The cloud tries to meet applications’ scalability needs by using the UP and OUT approach – more powerful VM’s and redundancy. This on demand elasticity masks root causes which limit scalability while at the same time increasing your OPEX and adding more points of failure to your deployment.
Let’s think through the elasticity approach a little deeper…
The cloud is configured to automatically react to surges in load and allocate more resources such as CPU, RAM, etc. The key concept here is react AFTER the detection of a increased workload. Does this guarantee the users’s experience who were logged at the beginning of this perceived higher workload?

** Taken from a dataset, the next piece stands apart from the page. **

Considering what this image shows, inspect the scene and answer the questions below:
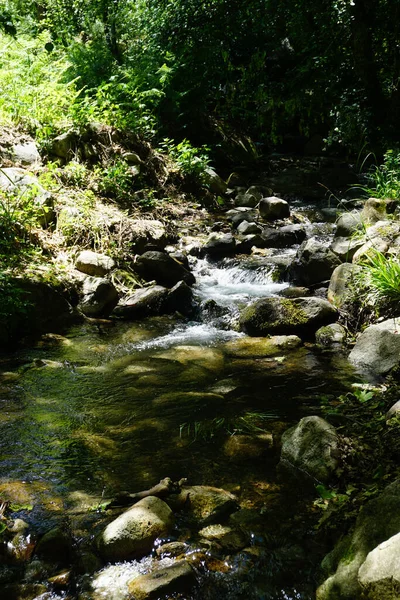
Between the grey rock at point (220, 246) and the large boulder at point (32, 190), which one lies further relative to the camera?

Why the Cloud can’t Overcome Configuration Issues which limit Scalability
All software servers (OS’s, web servers, application servers, messaging servers, database servers) come with tunable configurations which can either throttle or flood the throughput of your application. These configurations have a profound effect on usage of hardware resources. Limit the threads and the CPU will never be busy processing requests. Allocate only a certain amount of heap and the rest of the RAM is rendered untouchable by an application. Inversely, open the gates, and easily overwhelm the resources. What to do?
Performance test your application in the cloud in order to efficiently scale UP and OUT!
Engage performance engineers to design a performance test harness and execute a realistic load. Use performance testing to Expose configuration limitations. Test with the upper limit of anticipated peak load and add headroom. Let hardware resources be the real limiting scalability factor so that you can take advantage of the elasticity of the cloud.